** READING TEXT follows **

Within a few days it was going horribly wrong. My arms and legs ached constantly from the non-stop diet of five-mile runs, pull-ups, sit-ups, press-ups, step-ups and any other ups you care to think of. I was so tired I could barely speak, and just thinking about the 18-mile run carrying 45lbs that lay ahead in week 15 left me feeling profoundly depressed. I was already thinking in terms of having the odd day off. "You must have the right, positive approach," the book said. "You must develop a belief in self and your own abilities." In my case, these sentences happened to be contradictory. I had developed a belief in my self and my abilities: I was convinced I couldn't do it.

** End of READING TEXT **
** DATA EXTRACT follows **

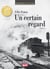 Mémoires du rail Tome 2 - un certain regard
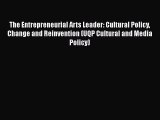 [PDF] The Entrepreneurial Arts Leader: Cultural Policy Change and Reinvention (UQP Cultural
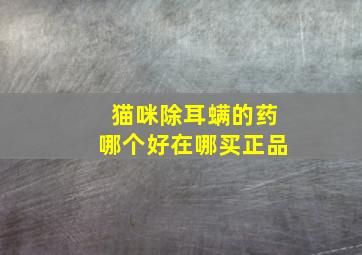 猫咪除耳螨的药哪个好在哪买正品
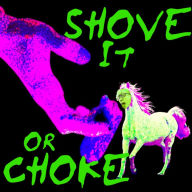 SHOVE IT OR CHOKE: FUGLY HORSE ISSUE ONE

** End of DATA EXTRACT **

→ TASK DIRECTIONS: Retype word for word the part of the training account that begins at the words "Within a few" and stops after "couldn't do it.".

→ REPLY:
Within a few days it was going horribly wrong. My arms and legs ached constantly from the non-stop diet of five-mile runs, pull-ups, sit-ups, press-ups, step-ups and any other ups you care to think of. I was so tired I could barely speak, and just thinking about the 18-mile run carrying 45lbs that lay ahead in week 15 left me feeling profoundly depressed. I was already thinking in terms of having the odd day off. "You must have the right, positive approach," the book said. "You must develop a belief in self and your own abilities." In my case, these sentences happened to be contradictory. I had developed a belief in my self and my abilities: I was convinced I couldn't do it.